Texte présenté –
════
Le paradoxe, c’est que la politisation de la société civile s’accommode d’un discours qui s’offre à légitimer la disparition du politique et de l’État au profit d’une société créditée de la capacité d’autorégulation, dans la convivialité de ses sujets, dès lors que les conditions sociales de la division en classes (c’est-à-dire les inégalités économiques) disparaissent. Mais cette utopie du dépérissement de l’État dans une société réconciliée avec elle-même, s’étonnera-t-on de la voir se transformer, dans la réalité, en triomphe d’un État de type nouveau à vocation totalitaire, la dénégation du politique engendrant son explosion sans contrôle? Il faut en prendre acte, la dissociation du pouvoir et de la société, l’autonomie respective du politique et de l’économique (ce qui n’interdit pas, tout au contraire, d’avoir à s’interroger sur leurs relations, voire leur interdépendance) sont la condition sine qua non pour que la topologie du symbolique fasse une place à l’individu privé, cette source et ce résultat de la modernité. Dans l’espace politique, l’un de chaque individu et le tout de la volonté générale se répondent, chacun étant à la fois membre égal du souverain et assujetti à cette loi dont il est législateur. Le volontarisme utopique voudra que individu et totalité coïncident réellement. L’égalité devient projet politique et social à partir de l’illusion que les inégalités économiques résultent de ce que la société d’égalité n’est pas allée jusqu’au bout de sa logique. Ainsi confond-on, dans un paroxysme idéaliste, l’ordre du symbolique et la réalité empirique concrète.

Ce glissement vers l’illusion que le social et le politique sont passibles des mêmes notions et des mêmes fins, nous le voyons fonctionner dans la façon dont s’est transformé le regard sur la misère et les pauvres dans la société démocratique.
════
Données fournies –

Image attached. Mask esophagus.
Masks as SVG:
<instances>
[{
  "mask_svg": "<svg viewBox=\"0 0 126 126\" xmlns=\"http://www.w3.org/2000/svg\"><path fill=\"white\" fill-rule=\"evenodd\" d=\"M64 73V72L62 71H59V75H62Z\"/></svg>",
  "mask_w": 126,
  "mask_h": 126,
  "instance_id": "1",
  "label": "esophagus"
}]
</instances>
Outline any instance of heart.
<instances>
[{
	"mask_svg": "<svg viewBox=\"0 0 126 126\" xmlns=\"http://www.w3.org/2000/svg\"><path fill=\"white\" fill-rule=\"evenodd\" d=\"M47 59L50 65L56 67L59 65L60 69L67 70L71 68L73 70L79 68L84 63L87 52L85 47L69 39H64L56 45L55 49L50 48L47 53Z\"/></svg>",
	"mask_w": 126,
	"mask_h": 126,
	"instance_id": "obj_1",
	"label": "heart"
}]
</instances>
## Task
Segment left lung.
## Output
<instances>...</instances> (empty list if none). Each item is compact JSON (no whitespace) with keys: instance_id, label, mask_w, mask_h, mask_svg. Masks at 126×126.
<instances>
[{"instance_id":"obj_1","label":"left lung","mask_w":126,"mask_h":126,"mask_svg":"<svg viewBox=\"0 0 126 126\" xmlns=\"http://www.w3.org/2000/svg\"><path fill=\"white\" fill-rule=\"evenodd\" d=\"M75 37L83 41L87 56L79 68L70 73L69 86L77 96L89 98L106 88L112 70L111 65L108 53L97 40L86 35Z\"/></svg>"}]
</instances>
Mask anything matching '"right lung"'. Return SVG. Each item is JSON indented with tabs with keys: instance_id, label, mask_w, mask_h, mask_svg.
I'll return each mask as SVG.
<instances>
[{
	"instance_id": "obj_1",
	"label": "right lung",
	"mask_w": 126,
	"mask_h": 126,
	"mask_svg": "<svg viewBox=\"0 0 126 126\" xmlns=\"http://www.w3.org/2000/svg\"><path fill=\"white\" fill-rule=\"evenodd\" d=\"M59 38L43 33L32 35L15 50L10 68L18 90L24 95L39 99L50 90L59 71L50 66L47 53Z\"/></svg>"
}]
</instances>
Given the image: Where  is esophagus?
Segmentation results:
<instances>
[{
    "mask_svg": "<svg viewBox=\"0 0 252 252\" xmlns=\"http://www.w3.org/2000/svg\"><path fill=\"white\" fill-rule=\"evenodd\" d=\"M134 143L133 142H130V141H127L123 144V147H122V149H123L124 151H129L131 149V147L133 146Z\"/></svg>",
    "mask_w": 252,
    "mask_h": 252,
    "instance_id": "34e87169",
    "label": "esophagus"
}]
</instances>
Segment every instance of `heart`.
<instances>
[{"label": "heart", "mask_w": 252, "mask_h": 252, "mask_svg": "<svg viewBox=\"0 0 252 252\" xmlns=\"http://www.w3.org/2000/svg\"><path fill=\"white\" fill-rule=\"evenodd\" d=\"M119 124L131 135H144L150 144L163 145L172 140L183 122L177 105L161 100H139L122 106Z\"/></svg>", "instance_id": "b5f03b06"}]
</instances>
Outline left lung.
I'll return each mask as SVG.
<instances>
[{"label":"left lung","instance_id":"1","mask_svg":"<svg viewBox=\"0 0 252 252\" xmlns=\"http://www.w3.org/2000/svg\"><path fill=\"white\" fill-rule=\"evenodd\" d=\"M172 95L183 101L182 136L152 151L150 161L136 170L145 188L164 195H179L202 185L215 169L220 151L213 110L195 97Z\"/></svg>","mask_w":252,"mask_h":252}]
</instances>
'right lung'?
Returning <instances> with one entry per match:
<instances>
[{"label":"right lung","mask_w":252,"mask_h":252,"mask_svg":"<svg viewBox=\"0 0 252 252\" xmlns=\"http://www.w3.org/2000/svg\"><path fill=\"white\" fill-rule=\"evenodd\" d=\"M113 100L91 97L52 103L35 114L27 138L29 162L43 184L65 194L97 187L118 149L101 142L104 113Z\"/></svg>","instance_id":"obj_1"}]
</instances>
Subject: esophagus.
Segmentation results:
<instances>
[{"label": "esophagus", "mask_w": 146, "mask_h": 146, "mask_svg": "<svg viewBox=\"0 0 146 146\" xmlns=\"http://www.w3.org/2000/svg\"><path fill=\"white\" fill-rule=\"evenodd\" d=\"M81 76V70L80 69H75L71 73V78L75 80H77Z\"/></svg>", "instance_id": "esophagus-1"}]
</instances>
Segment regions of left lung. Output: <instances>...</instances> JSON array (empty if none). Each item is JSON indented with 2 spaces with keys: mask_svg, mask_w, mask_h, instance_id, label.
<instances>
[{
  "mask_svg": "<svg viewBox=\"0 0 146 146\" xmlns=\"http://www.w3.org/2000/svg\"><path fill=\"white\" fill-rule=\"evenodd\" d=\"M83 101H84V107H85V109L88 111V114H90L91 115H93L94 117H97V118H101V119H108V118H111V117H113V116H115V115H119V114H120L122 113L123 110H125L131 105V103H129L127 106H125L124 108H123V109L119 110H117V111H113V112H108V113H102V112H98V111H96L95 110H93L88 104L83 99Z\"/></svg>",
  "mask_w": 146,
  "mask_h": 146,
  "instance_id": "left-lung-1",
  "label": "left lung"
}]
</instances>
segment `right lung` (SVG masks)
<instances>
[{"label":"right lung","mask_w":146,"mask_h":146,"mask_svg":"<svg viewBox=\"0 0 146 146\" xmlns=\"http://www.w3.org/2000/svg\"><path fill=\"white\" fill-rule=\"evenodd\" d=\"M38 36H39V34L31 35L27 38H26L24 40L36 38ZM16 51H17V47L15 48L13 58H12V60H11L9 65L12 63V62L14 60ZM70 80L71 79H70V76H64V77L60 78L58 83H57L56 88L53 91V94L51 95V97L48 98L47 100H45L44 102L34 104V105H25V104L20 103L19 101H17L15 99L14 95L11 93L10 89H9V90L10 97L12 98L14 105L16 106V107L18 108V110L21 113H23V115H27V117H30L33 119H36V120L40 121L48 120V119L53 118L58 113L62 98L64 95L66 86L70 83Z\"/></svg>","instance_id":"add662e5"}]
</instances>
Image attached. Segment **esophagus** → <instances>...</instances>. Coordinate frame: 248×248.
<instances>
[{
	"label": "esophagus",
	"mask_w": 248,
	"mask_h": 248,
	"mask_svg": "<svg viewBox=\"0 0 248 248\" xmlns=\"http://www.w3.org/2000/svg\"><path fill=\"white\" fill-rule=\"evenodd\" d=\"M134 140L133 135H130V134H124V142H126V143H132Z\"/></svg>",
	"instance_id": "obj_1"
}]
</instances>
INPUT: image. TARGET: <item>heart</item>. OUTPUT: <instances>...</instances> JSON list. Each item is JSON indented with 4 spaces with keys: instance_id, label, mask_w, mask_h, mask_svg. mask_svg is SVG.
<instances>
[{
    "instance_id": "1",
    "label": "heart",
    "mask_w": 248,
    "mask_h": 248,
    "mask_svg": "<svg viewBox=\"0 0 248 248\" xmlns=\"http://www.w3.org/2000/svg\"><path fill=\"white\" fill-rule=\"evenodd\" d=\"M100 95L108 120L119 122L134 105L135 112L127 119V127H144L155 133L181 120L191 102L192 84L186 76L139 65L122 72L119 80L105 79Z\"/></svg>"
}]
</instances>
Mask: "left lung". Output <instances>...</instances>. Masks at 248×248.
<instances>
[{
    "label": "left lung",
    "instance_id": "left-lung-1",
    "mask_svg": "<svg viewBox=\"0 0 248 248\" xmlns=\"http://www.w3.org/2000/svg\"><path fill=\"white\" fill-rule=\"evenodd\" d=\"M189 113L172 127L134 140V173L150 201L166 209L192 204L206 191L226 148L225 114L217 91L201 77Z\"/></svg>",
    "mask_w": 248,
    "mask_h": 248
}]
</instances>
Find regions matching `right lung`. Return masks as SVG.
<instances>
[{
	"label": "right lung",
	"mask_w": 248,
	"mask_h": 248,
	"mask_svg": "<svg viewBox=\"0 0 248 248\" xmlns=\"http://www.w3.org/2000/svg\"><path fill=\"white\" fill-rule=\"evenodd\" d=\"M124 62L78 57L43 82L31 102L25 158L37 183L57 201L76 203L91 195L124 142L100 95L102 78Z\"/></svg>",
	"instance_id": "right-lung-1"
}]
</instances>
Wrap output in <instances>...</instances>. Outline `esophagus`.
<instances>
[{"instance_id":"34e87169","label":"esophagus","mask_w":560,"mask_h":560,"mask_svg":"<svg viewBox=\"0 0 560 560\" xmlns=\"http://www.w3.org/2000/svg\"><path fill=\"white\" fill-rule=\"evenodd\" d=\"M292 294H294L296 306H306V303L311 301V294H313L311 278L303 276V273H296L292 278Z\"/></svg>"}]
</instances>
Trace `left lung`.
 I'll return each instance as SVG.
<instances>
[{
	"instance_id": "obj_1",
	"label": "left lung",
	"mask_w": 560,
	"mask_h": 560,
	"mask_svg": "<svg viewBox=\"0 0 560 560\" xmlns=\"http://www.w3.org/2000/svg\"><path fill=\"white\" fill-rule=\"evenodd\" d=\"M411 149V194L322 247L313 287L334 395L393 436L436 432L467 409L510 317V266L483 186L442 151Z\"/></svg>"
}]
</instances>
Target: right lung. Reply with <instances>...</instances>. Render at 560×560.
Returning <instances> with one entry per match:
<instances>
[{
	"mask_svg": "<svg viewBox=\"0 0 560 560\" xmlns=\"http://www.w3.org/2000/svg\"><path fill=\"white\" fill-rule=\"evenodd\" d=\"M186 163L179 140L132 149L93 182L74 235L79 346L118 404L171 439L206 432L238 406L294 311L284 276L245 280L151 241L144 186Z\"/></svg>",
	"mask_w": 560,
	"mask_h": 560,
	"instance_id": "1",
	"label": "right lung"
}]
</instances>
════
Tâche courte –
Indiquez, s'il vous plaît, si chacune des affirmations suivantes concorde avec le texte présenté ci-dessus, en répondant par oui ou par non et en citant à l'identique les mots du texte qui tranchent.
1. La dissociation du pouvoir et de la société est une condition pour que le symbolique fasse une place à l'individu privé.
2. Le texte soutient que les inégalités économiques viennent de ce que la société d'égalité n'est pas allée au bout de sa logique.
3. Dans l'espace politique, chaque individu est à la fois membre égal du souverain et soumis à la loi.

Réponse rédigée –
1. Oui : « sont la condition sine qua non pour que la topologie du symbolique fasse une place à l’individu privé ».
2. Non : « à partir de l’illusion que les inégalités économiques résultent de ce que la société d’égalité n’est pas allée jusqu’au bout de sa logique ».
3. Oui : « chacun étant à la fois membre égal du souverain et assujetti à cette loi dont il est législateur ».